Today, a colleague, Katherine Jones, offers up this post. Katherine and I worked together years ago at Aberdeen. We've recently teamed on a new client engagement. Here's her take on a new twist on social networking software.
The CIA will soon have nothing on the social networking watchdogs. Teneros has launched a product that is designed to let a company monitor its employees’ social networking activities. Not that employers who wanted to see what employees past and present might say about them – but it would have been a labor intensive job. Now its automated – employers can discover and monitor their employees’ Facebook and Twitter posts and tweets – with more sites promised (YouTube, MySpace, and LinkedIn, for example).
Now there is a business benefit in some cases: let’s say you as an employee want to spill the beans on an upcoming product or corporate strategy, go off on a politically incorrect tirade, use Facebook as a vehicle to blow the whistle on perceived or misperceived shady behavior, or start rumors of an impending acquisition or anything that might affect shareholder value. It may be important for the company to know these things, although clearly, one would hope that corporate-employee relations were such that better judgment on the employee’s part might prevail.

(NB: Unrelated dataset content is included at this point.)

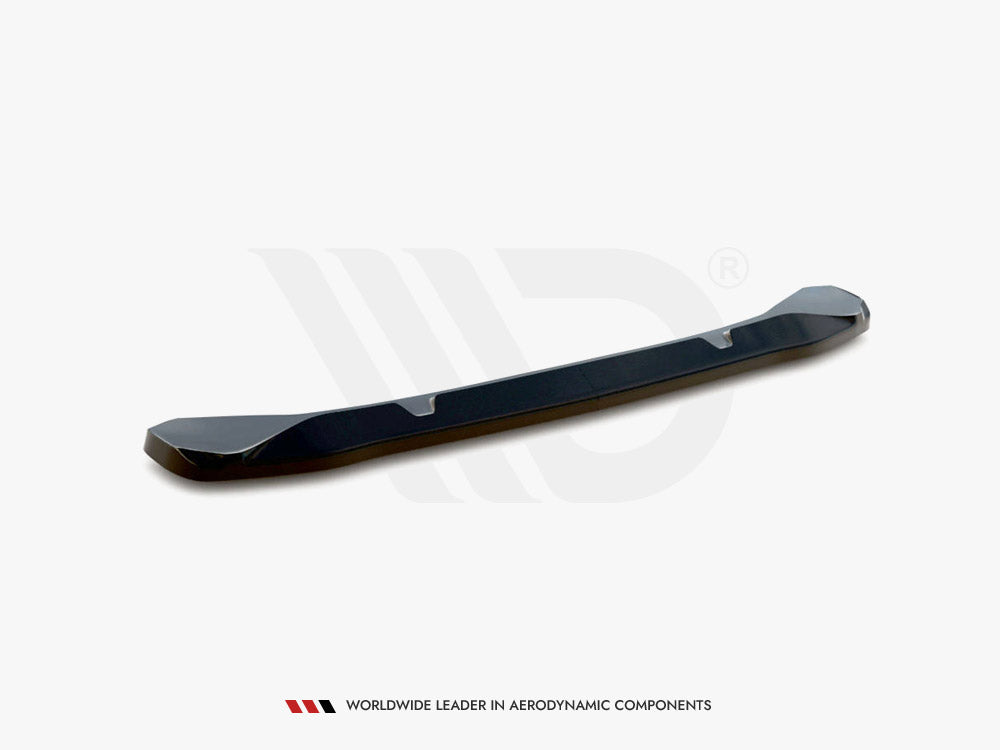 Maxton Design Central Rear Splitter BMW X4 M-Pack G02 Facelift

Want to grouse about your job? Your manager? Don’t use your PDA, cellphone, or laptop to do it if you don’t want it discovered. Employees used to feel some security in the fact that it was unlikely that the company had dedicated a resource to looking up all employees’ posts every day. Now this SaaS tool —called Social Sentry —discovers the employee’s social network presence and monitors employee social network activity occurring from any device or network including mobile devices. (It’s unclear if it can track employees’ comments on GlassDoor.com and sites of that sort.)
Can’t you see it now: a new job position within Corporate America called Employee Social Network Monitor, or perhaps Employee Blog Investigator (the EBI?) or maybe just Tweet Police? And the policy implications: is this a one strike or three strikes and you’re out? Can employee contracts prohibit employees from social networking—(unlikely, as we still have the First Amendment)? What will the unions say? Is this an HR position? A security officer position? Will each manager be chartered with reviewing alerts that signal that a staff member has posted something that mentioned the company? The manager? And what are the shades of grey in what constitutes bad blogging behavior in cases other than direct violation of contracts—such as pre-announcing a corporate secret strategy.
Social Sentry, Teneros says, creates reports and analyzes social network usage by employees across time, source and network…humm, how about:
Inhibiting social networking through monitoring may be chasing that proverbial horse that is now long gone from the barn – but the initial actions for companies is to develop legally defensible policies to cover both employee activities and the actions that company can legitimately undertake.